One of the rewards of autumn is all the fresh produce available. I think this is the best time of year for home cooking! Of course, knowing the bounty is fleeting and winter is right around the corner makes the food taste even better.

I have learned if I take some time now to preserve some of my favorite fruits and vegetables I can continue to enjoy them well into winter. Most people don’t do as much canning as they used to, but when it comes to items you can’t easily find at the supermarket like muscadine jelly, you have to preserve your own. And let’s face it, once you try it, you won’t want to go back to plain grape jelly. I know my son will not eat any other kind of jelly now, especially when it comes to a peanut butter and jelly sandwich.

Such is the case with muscadines. Muscadines, or scuppernongs, are wild North American native grapes that ripen in late summer and early fall. They thrive in the hot, humid climates of the Southeast and, boy, are they plentiful at some of the local vineyards this year.

The fruit’s large size, sweetness and dense pulp make muscadines ideal for making preserves. It is a wonderful spread on fresh bread or biscuits. It also tastes delicious as a substitute for syrup on pancakes and I’ve even used it as a topping for ice cream.

After you make it, you can simply keep it in the refrigerator, freeze it or, for long-term storage, process it in a boiling water bath for 15 minutes.

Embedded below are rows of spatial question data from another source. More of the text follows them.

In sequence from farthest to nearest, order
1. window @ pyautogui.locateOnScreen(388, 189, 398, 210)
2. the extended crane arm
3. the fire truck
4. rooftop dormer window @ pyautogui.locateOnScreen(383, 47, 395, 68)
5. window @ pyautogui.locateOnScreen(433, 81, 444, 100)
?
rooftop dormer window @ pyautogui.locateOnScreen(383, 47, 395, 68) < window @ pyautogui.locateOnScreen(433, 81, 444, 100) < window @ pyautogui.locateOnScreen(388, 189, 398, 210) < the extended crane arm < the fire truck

2 quarts muscadines or scuppernongs, washed and de-stemmed
Grated peel of 1 lemon
Juice from 1 lemon
1/4 teaspoon salt
4 cups of sugar
2 teaspoons of cinnamon (optional, great when using as a sauce for baked ham or other meats)
Sterilized glass jars with seals and rings


Begin by removing the skins from the muscadines. Using a sharp knife, just slit the skin of the muscadine about half-way around and squeeze the pulp out. If you have muscadines that are not fully ripe, blanche them in boiling water for two minutes to make the process easier. Set the skins aside.

Place the pulp in a large stainless steel or enameled pot. Put just enough water to keep the pulp from scorching (about ¼ - ½ cup); you may not need that if the pulp is juicy enough. Cook the mixture over medium high heat, stirring as it cooks, until the pulp is softened. This takes about 15 minutes. While the pulp is cooking, place the skins in a food processor and process until chopped. The skins will not break down much when cooked, so you want to get the pieces as small as you can. When the pulp is through boiling, remove the pan from the heat and press the pulp through a coarse sieve or a food mill to remove seeds.

Return the pulp to the large pot and add the skins, grated lemon peel, lemon juice and salt. Bring the mixture to a boil. Add the sugar and return to a boil. Then reduce the heat to low and simmer until mixture begins to thicken, stirring frequently. Cook for about 20 minutes to thicken it. Add cinnamon now if you want to use the jam for basting meats.

Now you are ready to pour the preserves into your jars. The preserves should be hot when you pour it into the jars and it is a good idea for the jars to be hot as well. When you pour the preserves into the jars, leave about a 1/4-inch of headspace and carefully wipe off any residue from each jar rim, put on a self-sealing lid and then place screw band on fingertip tight. Place in the water bath canner and process for 15 minutes.